Similarities: Last week a gang allegedly used a discreet gizmo plugged into a Santander computer to spy on its content

Police said those arrested had targeted a Surrey Quays branch of Santander

‘Searches have been carried out at a number of addresses within Westminster, Hounslow, Hillingdon, Brent and Richmond, and also in Slough, where property has been seized.

‘The arrests are the result of a long-term, intelligence-led, proactive operation by the PCeU.

‘Those arrested are currently in custody at a London police station.’

Detective inspector Mark Raymond, of Scotland Yard’s Police Central e-crime Unit, added: ‘This was a sophisticated plot that could have led to the loss of a very large amount of money from the bank, and is the most significant case of this kind that we have come across. I would like to thank our partners from the industry who have provided valuable assistance throughout this investigation.
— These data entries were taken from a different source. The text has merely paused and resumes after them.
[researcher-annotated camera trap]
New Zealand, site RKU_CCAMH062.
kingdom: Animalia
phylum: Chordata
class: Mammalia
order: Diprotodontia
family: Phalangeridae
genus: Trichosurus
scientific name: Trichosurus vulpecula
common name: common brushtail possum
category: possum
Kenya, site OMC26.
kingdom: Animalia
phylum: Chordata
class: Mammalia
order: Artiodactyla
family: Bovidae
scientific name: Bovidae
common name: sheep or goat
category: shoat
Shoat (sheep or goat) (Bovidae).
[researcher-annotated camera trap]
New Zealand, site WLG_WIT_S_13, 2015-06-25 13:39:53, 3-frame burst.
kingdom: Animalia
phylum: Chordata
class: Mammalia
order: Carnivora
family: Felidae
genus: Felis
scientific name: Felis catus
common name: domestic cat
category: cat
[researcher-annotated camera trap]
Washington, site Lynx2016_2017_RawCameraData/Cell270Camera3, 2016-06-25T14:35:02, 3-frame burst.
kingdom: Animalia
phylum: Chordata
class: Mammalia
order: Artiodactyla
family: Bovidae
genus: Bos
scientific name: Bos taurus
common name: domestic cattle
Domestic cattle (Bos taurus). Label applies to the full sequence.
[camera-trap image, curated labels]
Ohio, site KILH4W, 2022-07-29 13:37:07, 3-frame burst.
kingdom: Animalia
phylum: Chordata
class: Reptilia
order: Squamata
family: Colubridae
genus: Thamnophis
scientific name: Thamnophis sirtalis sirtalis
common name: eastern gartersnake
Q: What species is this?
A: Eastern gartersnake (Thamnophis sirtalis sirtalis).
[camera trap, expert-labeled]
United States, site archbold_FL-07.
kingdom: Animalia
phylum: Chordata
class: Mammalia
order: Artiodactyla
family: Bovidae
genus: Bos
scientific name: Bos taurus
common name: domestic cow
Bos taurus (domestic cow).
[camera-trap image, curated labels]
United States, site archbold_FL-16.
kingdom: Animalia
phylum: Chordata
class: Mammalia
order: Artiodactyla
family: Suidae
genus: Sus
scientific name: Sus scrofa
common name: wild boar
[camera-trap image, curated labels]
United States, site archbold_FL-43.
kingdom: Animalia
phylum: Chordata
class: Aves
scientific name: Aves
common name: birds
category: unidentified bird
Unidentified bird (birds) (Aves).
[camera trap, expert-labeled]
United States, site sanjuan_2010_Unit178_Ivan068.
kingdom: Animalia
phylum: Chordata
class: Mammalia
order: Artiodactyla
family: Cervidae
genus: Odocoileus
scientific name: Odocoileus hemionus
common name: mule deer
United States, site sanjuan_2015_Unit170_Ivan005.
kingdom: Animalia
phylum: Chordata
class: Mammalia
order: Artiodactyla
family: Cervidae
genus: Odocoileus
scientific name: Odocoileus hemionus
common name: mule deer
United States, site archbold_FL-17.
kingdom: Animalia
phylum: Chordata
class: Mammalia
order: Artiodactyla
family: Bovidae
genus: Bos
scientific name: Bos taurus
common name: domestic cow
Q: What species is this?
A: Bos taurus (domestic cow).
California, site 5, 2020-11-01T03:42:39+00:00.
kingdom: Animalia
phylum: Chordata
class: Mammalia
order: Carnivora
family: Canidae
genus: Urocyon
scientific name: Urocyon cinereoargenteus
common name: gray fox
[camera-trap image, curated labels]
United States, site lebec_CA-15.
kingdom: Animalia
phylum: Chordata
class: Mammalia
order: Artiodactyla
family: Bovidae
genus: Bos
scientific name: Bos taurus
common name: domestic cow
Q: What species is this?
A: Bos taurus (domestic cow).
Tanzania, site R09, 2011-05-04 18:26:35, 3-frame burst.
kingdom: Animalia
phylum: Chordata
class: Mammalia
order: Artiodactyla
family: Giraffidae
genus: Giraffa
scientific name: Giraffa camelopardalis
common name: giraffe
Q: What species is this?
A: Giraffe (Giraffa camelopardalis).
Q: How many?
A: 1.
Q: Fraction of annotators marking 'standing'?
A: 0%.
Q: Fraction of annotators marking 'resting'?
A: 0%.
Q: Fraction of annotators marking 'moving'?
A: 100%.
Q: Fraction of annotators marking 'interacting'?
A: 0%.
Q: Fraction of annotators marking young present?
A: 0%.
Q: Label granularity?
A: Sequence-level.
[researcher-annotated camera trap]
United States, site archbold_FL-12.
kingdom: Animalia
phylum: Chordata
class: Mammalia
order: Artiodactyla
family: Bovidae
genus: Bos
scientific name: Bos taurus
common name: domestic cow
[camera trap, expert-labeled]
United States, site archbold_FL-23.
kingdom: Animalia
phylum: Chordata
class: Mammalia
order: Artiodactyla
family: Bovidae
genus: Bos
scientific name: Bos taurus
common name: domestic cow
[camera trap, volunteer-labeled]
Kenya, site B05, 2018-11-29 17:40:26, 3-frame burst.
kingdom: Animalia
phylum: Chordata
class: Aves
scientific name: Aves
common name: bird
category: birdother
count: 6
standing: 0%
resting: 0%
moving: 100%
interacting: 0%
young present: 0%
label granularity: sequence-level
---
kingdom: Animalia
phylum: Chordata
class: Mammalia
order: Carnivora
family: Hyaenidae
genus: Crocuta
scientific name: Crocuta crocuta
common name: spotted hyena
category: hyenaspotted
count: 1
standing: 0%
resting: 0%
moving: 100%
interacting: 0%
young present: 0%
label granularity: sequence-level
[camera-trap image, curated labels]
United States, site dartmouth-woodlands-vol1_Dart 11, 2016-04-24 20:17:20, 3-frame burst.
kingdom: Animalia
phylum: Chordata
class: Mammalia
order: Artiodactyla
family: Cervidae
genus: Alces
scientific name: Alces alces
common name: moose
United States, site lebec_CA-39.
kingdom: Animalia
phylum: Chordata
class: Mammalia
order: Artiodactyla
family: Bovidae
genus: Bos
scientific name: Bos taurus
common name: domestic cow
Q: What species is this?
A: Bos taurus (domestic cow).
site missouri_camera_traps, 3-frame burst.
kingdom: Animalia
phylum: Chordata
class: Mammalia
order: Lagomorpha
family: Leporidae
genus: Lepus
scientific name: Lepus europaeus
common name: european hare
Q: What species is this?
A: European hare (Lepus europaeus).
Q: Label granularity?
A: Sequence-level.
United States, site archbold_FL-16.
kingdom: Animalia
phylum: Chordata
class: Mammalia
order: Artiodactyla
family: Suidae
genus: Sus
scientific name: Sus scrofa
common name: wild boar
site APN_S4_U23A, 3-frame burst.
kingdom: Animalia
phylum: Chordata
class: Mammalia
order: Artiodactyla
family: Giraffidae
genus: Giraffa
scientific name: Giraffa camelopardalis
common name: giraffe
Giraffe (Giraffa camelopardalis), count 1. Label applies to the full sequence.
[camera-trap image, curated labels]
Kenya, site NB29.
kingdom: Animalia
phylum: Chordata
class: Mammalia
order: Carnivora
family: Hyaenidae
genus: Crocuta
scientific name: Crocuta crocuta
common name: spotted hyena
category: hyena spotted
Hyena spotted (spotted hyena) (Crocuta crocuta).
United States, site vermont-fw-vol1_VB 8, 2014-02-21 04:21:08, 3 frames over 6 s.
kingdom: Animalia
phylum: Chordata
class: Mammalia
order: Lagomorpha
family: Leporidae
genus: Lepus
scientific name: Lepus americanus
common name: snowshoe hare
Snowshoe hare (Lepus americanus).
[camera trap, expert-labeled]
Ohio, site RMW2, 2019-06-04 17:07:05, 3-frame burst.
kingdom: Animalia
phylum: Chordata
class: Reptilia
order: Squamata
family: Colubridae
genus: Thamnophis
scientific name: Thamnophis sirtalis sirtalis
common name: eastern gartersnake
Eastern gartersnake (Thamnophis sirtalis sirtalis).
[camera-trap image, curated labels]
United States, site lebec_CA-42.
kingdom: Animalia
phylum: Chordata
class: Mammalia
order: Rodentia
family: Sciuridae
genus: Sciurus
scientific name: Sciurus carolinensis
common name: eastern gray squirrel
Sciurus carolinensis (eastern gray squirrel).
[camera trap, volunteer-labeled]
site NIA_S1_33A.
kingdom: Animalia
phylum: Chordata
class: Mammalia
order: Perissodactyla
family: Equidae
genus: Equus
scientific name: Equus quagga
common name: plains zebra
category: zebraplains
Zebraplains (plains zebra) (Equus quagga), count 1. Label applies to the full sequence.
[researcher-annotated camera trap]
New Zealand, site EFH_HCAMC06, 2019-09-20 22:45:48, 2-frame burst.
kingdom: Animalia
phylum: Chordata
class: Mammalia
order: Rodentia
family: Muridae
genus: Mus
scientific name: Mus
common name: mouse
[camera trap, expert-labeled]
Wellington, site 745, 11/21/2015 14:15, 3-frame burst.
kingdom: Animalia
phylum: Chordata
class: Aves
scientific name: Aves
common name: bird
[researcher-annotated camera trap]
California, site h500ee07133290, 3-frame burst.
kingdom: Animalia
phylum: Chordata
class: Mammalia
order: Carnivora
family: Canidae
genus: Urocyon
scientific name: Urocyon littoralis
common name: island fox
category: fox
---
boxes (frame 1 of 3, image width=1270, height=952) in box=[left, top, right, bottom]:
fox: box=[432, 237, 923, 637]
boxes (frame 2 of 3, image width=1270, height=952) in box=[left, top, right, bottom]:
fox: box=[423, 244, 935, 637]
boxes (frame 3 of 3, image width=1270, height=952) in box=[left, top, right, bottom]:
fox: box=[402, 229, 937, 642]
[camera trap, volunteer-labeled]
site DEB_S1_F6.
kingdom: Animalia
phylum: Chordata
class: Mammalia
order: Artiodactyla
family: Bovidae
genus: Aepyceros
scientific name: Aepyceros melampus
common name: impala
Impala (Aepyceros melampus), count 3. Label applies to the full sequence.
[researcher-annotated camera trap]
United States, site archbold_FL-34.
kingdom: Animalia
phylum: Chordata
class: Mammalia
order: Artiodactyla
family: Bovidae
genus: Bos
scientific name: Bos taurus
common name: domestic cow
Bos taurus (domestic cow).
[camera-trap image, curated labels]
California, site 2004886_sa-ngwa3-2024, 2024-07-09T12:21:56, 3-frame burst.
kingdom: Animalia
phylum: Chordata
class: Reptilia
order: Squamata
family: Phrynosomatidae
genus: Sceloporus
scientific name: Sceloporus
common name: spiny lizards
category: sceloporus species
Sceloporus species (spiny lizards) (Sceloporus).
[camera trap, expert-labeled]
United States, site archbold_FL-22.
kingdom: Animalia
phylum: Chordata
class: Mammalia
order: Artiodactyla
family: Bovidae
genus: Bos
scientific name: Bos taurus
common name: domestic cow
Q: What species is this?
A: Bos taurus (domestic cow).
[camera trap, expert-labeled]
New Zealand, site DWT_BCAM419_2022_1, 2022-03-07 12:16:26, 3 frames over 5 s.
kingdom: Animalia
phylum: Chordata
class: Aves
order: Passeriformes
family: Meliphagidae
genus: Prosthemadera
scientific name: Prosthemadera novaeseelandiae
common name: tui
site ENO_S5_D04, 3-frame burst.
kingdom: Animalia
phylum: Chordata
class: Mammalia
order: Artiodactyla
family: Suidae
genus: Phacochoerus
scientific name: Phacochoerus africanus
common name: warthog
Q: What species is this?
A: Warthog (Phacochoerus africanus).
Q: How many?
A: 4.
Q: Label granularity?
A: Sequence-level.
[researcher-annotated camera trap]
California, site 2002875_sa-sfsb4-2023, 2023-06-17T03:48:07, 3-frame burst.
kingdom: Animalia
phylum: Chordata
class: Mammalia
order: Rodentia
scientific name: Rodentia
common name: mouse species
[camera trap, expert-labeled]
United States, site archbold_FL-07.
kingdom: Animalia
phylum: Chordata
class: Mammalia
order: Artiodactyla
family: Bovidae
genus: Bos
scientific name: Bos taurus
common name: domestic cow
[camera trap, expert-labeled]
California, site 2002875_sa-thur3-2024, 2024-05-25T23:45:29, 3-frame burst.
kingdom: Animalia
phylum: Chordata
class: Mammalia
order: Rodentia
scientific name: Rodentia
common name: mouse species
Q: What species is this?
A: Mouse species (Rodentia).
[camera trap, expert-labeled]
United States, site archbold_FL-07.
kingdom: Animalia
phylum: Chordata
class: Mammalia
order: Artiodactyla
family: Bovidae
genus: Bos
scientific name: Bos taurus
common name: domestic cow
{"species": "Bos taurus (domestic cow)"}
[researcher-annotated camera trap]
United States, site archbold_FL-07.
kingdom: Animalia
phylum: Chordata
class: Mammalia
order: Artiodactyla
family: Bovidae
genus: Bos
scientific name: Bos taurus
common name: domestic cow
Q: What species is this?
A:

‘The PCeU is committed to tackling cyber-crime and the damage it can cause to individuals, organisations and the wider economy.’

The Santander spokesman added: ‘No member of Santander staff was involved in this attempted fraud. We are pleased that we have been able, through the robustness of our systems, to prevent the fraud and help the police gather the evidence they needed to make the arrests.’